Eloge de neige en Vercors, et contre tout
3 Mars 2009 , Rédigé par Fred Sabourin Publié dans #montagne
Partir. Endosser le sac à dos, toujours trop lourd, mais les victuailles seront d’un grand secours quand la pente cessera d’essouffler le marcheur. Puis regarder les cimes, et aller là où le regard s’est précédemment posé. Enquiller le chemin déjà tassé par les randonneurs à ski ou raquettes. S’éloigner du parcours classique, découvrir une vue imprenable, revenir aux fondamentaux : le sens de la pente. Sentir son cœur battre et rythmer chaque pas, le souffle calqué sur le tempo métronomique. S’arrêter, une vingtaine de secondes, pour reprendre haleine, entendre le sang cogner aux tempes et s’engouffrer aux tréfonds des membres. Regarder vers le haut, toujours en premier, puis vers le bas, pour contempler le chemin parcouru. Là bas, tout en bas, le village dont la rumeur a disparue. Assurer chaque pas, planter les crocs de la raquettes affamée de neige et de glace. Franchir le col, enfin, après avoir vu un camarade y disparaître en premier. Pause. Sentir la sueur perler dans son dos. Boire l’eau fraîche, croquer un carré de chocolat. Regarder la carte, pour assurer la suite. Encore une arrête, puis une autre (cachée par la première). Ensuite, une longue diagonale au soleil, neige étincelante et aveuglante. Il fait moins chaud : le vent rase le sommet futur et se fait déjà sentir. Tenir le béret pour ne pas le perdre. Râler contre la fatigue, malgré la préparation physique : il n’y en a jamais assez. Puis poser son sac, enfin, sur le sommet. Le sentir non plus sur sa tête mais sous ses pieds. Féliciter le compagnon de route, prendre les photos souvenirs. Regarder, seulement. S’abriter du vent, vite : il est glacial, pas question de déjeuner ici.
Redescendre légèrement dans un abri naturel. Surprendre les bouquetins, seuls autochtones des lieux si agiles en situations périlleuses. Les regarder nous regardant. Leur demander poliment de nous laisser passer.

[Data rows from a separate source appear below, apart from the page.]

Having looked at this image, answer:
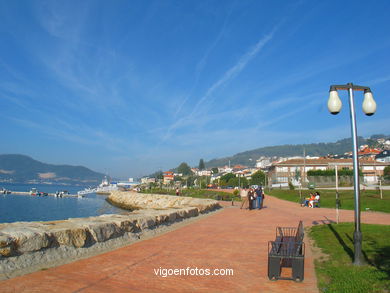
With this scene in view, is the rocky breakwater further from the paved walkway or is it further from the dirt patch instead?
the dirt patch

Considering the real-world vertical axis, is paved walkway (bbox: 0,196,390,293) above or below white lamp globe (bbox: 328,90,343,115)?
below

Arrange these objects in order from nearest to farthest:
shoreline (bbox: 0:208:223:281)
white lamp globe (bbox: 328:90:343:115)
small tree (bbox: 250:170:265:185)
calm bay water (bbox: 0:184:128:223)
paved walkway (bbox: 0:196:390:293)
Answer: paved walkway (bbox: 0:196:390:293) < shoreline (bbox: 0:208:223:281) < white lamp globe (bbox: 328:90:343:115) < calm bay water (bbox: 0:184:128:223) < small tree (bbox: 250:170:265:185)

Puis, après encore quelques efforts de descente assurée pour ne pas glisser, trouver la cabane. C’est à peine si on la voit ! Elle semble perdue, submergée de neige. Aménager la tranchée et les marches y accédant. Boire un thé chaud. Manger du chocolat. Commencer à envisager le repos nocturne. Rendre l’abri aussi confortable que possible. Dans le cas présent il s’agira de rendre le frigidaire le moins hostile possible ! Explorer les environs, profitant des derniers rayons du soleil. Manger tôt, et surtout chaud. Faire « son lit », sa couche, isoler au maximum du froid qui pincera vers cinq heures du matin. Et poser la tête sur l’oreiller, enfin, sentant les jambes se décontracter après les efforts, comme un moteur chaud après la route. Sentir chaque membre devenir plus lourd, jusqu’à peser une tonne. Refaire le film de la journée, imaginer le lendemain. Goûter le silence absolu, seulement perturbé par les coups de boutoir du vent sur le toit.
Et sombrer au pays des rêves, fait de merveilles et de paysages légendaires. Ne pas avoir accompli de grands exploits à l’échelle de l’humanité, mais pour soi, déjà, le souvenir heureux d’une marche dont nous reparlerons longtemps. Sentir la nuit nous envelopper comme un linceul.
Dormir en montagne, l’hiver, à presque deux milles.